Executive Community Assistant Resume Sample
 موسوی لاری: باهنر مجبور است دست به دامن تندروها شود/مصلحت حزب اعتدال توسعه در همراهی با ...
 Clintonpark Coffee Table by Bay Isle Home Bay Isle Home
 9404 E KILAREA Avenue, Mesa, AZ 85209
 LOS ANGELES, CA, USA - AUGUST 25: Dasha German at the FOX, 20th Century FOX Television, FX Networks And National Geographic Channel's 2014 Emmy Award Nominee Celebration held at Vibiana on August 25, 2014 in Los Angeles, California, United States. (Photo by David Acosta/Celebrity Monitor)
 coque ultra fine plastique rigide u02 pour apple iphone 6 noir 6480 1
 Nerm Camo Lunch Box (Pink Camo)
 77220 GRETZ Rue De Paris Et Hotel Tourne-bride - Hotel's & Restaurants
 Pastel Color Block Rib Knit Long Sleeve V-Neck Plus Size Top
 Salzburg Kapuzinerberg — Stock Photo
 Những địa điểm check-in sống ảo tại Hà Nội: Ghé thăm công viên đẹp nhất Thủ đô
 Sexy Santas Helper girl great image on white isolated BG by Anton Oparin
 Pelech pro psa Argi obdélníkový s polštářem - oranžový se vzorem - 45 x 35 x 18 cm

| Work task |
What you return must match the records above exactly.

| Answer to the problem |
Executive Community Assistant Resume Sample
 موسوی لاری: باهنر مجبور است دست به دامن تندروها شود/مصلحت حزب اعتدال توسعه در همراهی با ...
 Clintonpark Coffee Table by Bay Isle Home Bay Isle Home
 9404 E KILAREA Avenue, Mesa, AZ 85209
 LOS ANGELES, CA, USA - AUGUST 25: Dasha German at the FOX, 20th Century FOX Television, FX Networks And National Geographic Channel's 2014 Emmy Award Nominee Celebration held at Vibiana on August 25, 2014 in Los Angeles, California, United States. (Photo by David Acosta/Celebrity Monitor)
 coque ultra fine plastique rigide u02 pour apple iphone 6 noir 6480 1
 Nerm Camo Lunch Box (Pink Camo)
 77220 GRETZ Rue De Paris Et Hotel Tourne-bride - Hotel's & Restaurants
 Pastel Color Block Rib Knit Long Sleeve V-Neck Plus Size Top
 Salzburg Kapuzinerberg — Stock Photo
 Những địa điểm check-in sống ảo tại Hà Nội: Ghé thăm công viên đẹp nhất Thủ đô
 Sexy Santas Helper girl great image on white isolated BG by Anton Oparin
 Pelech pro psa Argi obdélníkový s polštářem - oranžový se vzorem - 45 x 35 x 18 cm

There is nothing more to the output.